» **What you need to do**:
1 – Please reproduce the entire passage on corruption and political violence word for word.
2 – Rewrite the rows from the line containing "Which choice from" through the last row, both included, replacing "camera" with "lens" and changing nothing else. Return only those lines, and leave out the pictures.

Most probably this began as a joke, demonstrating that even a politician can recognize the absurdity in trying to paint his opponent as the lowest form of life.20 Still, our experience with the Clintons suggests that the punctilio of an honor the most sensitive mightn’t be such a bad thing. The person who says politics ain’t beanbag is telling you that corruption doesn’t much bother him, and we might wish that it did.
The Apologist can also be heard to plead that corruption is the way of the world, that everyone does it. The deeper question, he will argue, is whether corrupt means may be employed to arrive at the desired end of a virtuous state. That’s what the French philosopher Maurice Merleau-Ponty wondered when he complained of the hypocrisy of the anticommunist liberal who objected to Stalinist violence: “He forgets that communism does not invent violence but finds it already established, that for the moment the question is not to know whether one accepts or rejects violence, but whether the violence with which one is allied is ‘progressive’ and tends towards its own suppression or towards self-perpetuation.”21 The same thinking brought Rubashov, in Arthur Koestler’s Darkness at Noon, to confess to crimes of which he was innocent in a Stalinist show trial. As a Soviet high official, Rubashov had recognized that in order to defend his communist faith he must acquiesce in his own execution. For Western liberals, Koestler’s book was an exposé of communism’s falsity and inhumanity, but in 1947 Merleau-Ponty saw it differently. As a proponent of a “Third Way” between America and the Soviet Union, he thought there was little to choose between what he saw as liberalism’s institutional violence (colonialism, capitalism) and the legalized violence of communism. While not a Stalinist, he nevertheless sympathized with those who had believed that a reign of truth and justice might at last emerge from communism’s charnel house of lies and violence.

» **Input rows**:
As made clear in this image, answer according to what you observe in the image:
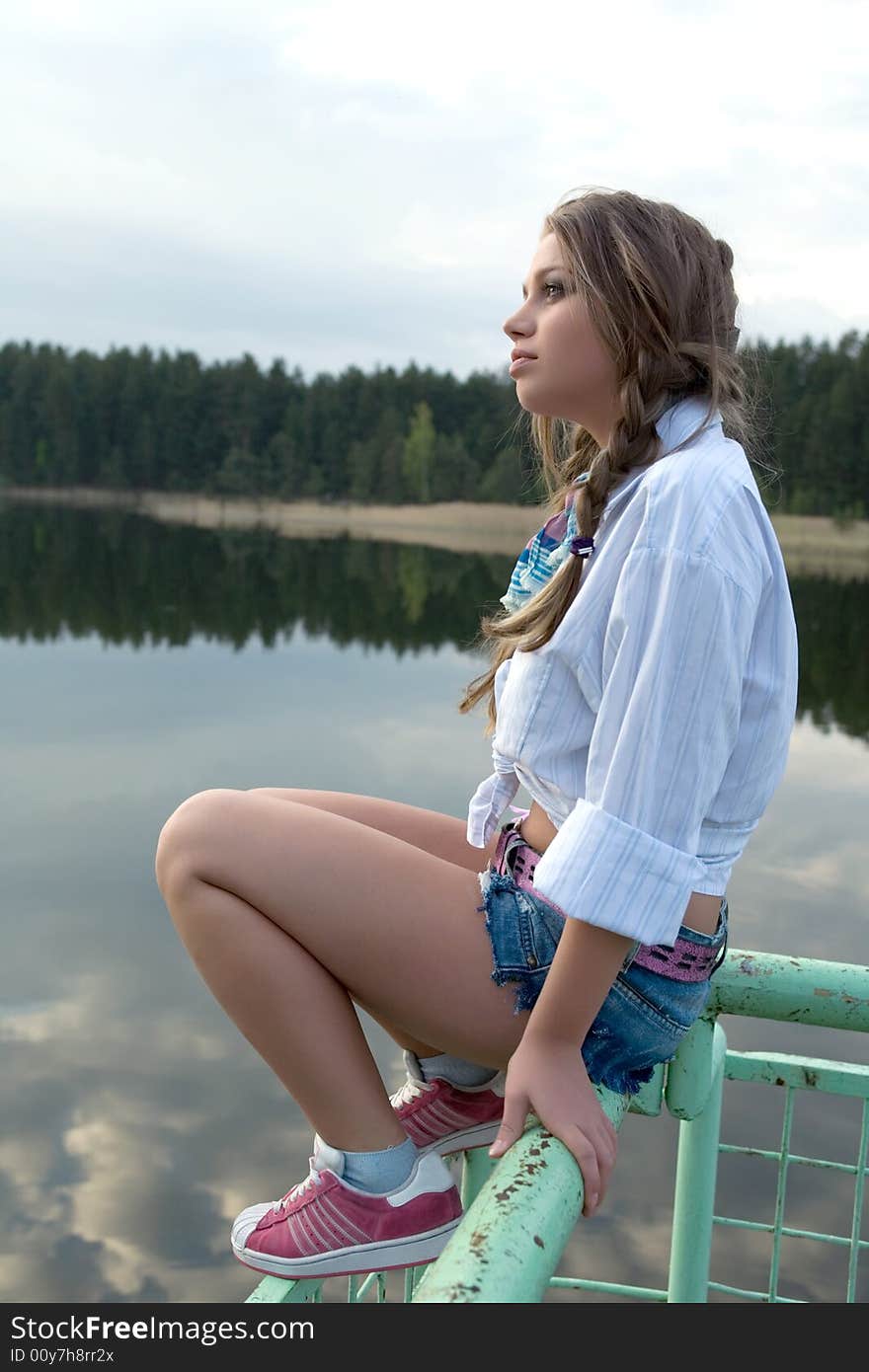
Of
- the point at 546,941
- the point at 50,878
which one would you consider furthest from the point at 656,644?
the point at 50,878

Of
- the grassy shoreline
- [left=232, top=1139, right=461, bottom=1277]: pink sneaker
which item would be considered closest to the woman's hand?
[left=232, top=1139, right=461, bottom=1277]: pink sneaker

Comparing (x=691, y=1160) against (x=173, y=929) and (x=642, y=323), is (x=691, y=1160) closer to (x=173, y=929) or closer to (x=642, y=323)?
(x=642, y=323)

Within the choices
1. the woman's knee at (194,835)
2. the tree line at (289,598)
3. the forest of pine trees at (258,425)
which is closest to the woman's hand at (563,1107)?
the woman's knee at (194,835)

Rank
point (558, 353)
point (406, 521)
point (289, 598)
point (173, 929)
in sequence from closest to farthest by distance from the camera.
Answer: point (558, 353) < point (173, 929) < point (289, 598) < point (406, 521)

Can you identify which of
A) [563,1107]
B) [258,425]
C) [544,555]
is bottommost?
[563,1107]

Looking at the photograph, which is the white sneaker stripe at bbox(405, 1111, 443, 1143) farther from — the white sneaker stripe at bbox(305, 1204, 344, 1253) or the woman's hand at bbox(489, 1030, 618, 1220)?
the woman's hand at bbox(489, 1030, 618, 1220)

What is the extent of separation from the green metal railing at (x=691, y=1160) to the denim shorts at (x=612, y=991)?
3 cm

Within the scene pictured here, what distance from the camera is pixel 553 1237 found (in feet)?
2.29

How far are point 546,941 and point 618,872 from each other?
6.4 inches

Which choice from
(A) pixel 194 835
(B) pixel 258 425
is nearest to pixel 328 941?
(A) pixel 194 835

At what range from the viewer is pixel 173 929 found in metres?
9.25

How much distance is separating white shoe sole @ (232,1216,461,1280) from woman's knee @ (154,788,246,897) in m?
0.34

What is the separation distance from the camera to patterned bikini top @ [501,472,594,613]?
3.71ft

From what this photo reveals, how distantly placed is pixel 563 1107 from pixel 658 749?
275 millimetres
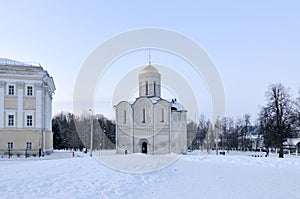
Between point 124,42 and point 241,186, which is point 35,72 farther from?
point 241,186

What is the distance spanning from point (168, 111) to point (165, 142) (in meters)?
4.02

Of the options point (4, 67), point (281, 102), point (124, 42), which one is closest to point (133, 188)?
point (124, 42)

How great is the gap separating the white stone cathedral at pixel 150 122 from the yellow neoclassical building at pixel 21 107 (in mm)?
10748

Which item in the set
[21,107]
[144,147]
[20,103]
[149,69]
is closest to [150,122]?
[144,147]

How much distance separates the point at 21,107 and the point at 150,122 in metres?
15.4

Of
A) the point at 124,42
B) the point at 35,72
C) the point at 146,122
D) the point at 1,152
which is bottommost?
the point at 1,152

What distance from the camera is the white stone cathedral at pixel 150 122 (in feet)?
119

» **Answers for this exercise**:
1 –
Most probably this began as a joke, demonstrating that even a politician can recognize the absurdity in trying to paint his opponent as the lowest form of life.20 Still, our experience with the Clintons suggests that the punctilio of an honor the most sensitive mightn’t be such a bad thing. The person who says politics ain’t beanbag is telling you that corruption doesn’t much bother him, and we might wish that it did.
The Apologist can also be heard to plead that corruption is the way of the world, that everyone does it. The deeper question, he will argue, is whether corrupt means may be employed to arrive at the desired end of a virtuous state. That’s what the French philosopher Maurice Merleau-Ponty wondered when he complained of the hypocrisy of the anticommunist liberal who objected to Stalinist violence: “He forgets that communism does not invent violence but finds it already established, that for the moment the question is not to know whether one accepts or rejects violence, but whether the violence with which one is allied is ‘progressive’ and tends towards its own suppression or towards self-perpetuation.”21 The same thinking brought Rubashov, in Arthur Koestler’s Darkness at Noon, to confess to crimes of which he was innocent in a Stalinist show trial. As a Soviet high official, Rubashov had recognized that in order to defend his communist faith he must acquiesce in his own execution. For Western liberals, Koestler’s book was an exposé of communism’s falsity and inhumanity, but in 1947 Merleau-Ponty saw it differently. As a proponent of a “Third Way” between America and the Soviet Union, he thought there was little to choose between what he saw as liberalism’s institutional violence (colonialism, capitalism) and the legalized violence of communism. While not a Stalinist, he nevertheless sympathized with those who had believed that a reign of truth and justice might at last emerge from communism’s charnel house of lies and violence.

2 –
Which choice from
(A) pixel 194 835
(B) pixel 258 425
is nearest to pixel 328 941?
(A) pixel 194 835

At what range from the viewer is pixel 173 929 found in metres?
9.25

How much distance is separating white shoe sole @ (232,1216,461,1280) from woman's knee @ (154,788,246,897) in m?
0.34

What is the separation distance from the lens to patterned bikini top @ [501,472,594,613]?
3.71ft

From what this photo reveals, how distantly placed is pixel 563 1107 from pixel 658 749?
275 millimetres
Between point 124,42 and point 241,186, which is point 35,72 farther from?
point 241,186

What is the distance spanning from point (168, 111) to point (165, 142) (in meters)?
4.02

Of the options point (4, 67), point (281, 102), point (124, 42), which one is closest to point (133, 188)?
point (124, 42)

How great is the gap separating the white stone cathedral at pixel 150 122 from the yellow neoclassical building at pixel 21 107 (in mm)?
10748

Which item in the set
[21,107]
[144,147]
[20,103]
[149,69]
is closest to [150,122]?
[144,147]

How much distance separates the point at 21,107 and the point at 150,122 in metres?
15.4

Of
A) the point at 124,42
B) the point at 35,72
C) the point at 146,122
D) the point at 1,152
which is bottommost?
the point at 1,152

What distance from the lens is the white stone cathedral at pixel 150 122 (in feet)?
119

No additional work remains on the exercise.